Hoje vamos deixar outra Pessoa falar por nós.
Como eu sou uma mulher com imaginação, não sou séria por natureza, não sou séria a valer! Mas o melhor é nós não avaliarmos os outros, "porque eles são outros e a gente não sabe o que vai lá dentro"!
Afrodite
"A gente cria o costume e gosta mais por costume que por outra coisa. Que outra coisa é que podia ser. Depois, a gente afeiçoa-se, mas afeiçoa-se já doutra maneira, e são uns filhos grandes que casam connosco.
Outros acham que a gente há-de gostar deles por isto ou por aquilo. Ora! A gente nem sabe porque gosta. Depois de gostar diz que gosta por isto ou por isto ou por aquilo, mas é só depois de gostar. Mas julgam que a gente gosta deles por serem fortes, ou por serem bonitos, ou por terem olhos azuis, ou qualquer coisa assim. E um pouco de tudo isso, senhor juiz, e não é nada disso.
As mulheres sérias a valer têm um ódio doido às putas. Julga o meritíssimo juiz que é por serem sérias? É, mas é por verem de que é que estão privadas por serem sérias. Esta é a verdade -, sr.juiz - e o mais - não faço o gesto por respeito.
Não há mulher nenhuma neste mundo - nem a mais séria, senhor juiz - que não tenha invejado essas que lá andam nas ruas à procura dos homens — nenhuma, senhor juiz, se dissesse a verdade como a pôr o coração aí em cima dessa mesa.
A alma da gente é uma coisa suja e o que vale é que a alma não tem cheiro.
Isto, senhor juiz, e para que Vossa Excelência saiba, e os senhores Jurados, é o que todas as mulheres sentem. Umas nem dão por isso e vão vivendo como os empregados de escritório que dão em velhos sempre a fazer a mesma letra; outras sentem e calam, e vivem prós filhos, porque lhes ensinaram a ser sérias - porque a gente aprende a ser séria como aprende a tocar piano; e outras não aguentam, senhor juiz, e rebentam, e no meio disto tudo a gente não sabe o que é melhor ou pior, porque o melhor é a gente não avaliar dos outros, porque eles são outros e a gente não sabe o que vai la por dentro.
E vern uma vontade de meter a costura pela pia abaixo, e de ir para longe ao menos só para chorar à vontade. A vida, senhor juiz - se o senhor juiz soubesse o que é a vida!
A falta de coragem é o que é o pior nas mulheres. A gente ainda tem medo dos tempos em que a lei nos batia mais que os homens. Então o senhor juiz julga que uma mulher séria usa saia curta por moda — lá no íntimo da alma dela? É para chamar os homens - mas o que ela não se atreve é deixá-los chegar.

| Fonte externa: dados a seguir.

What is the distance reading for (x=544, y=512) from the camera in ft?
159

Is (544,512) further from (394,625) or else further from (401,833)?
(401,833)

Então há alguma mulher que se decotasse senão para ser apalpada com os olhos?
Tenho, senhor juiz, tenho muitas coisas é a dizer e oxalá o senhor juiz e os senhores jurado se não importem que eu as diga. Porque esta, senhor juiz, é a verdade, e o que eu sinto, e o que toda a gente sente, se pensar nisso e eu quero dizer isso tudo, senhor juiz, sem tirar nem pôr.
O que faz mal à gente é a imaginação. Se uma mulher não tem imaginação é séria por natureza, senhor juiz, séria a valer.
Mas a gente nasce com o coração que recebe, e é com esse que tem de sentir e penar.
Sempre o mesmo homem, senhor juiz - o mesmo homem todos os dias, com o mesmo corpo e a mesma maneira!
Todas as noites, senhor juiz, e na mesma cama - nem a cama muda ao menos. E aquilo ao fim de tempo já não era viver, nem coisa que se parecesse - era uma coisa entre comer para não ter fome e fazer o serviço da casa... Se os homens soubessem o que custa a aturar! Se soubessem o nojo que a gente tern por eles ca dentro quando está encostada a eles!
E eu, senhor juiz, não tinha outro remédio senão matá-lo para estar bem com a minha consciência e com a Igreja.
Foi por isto, senhor juiz e senhores jurados que eu matei o meu marido."
Maridos por Fernando Pessoa, O mendigo e outros contos.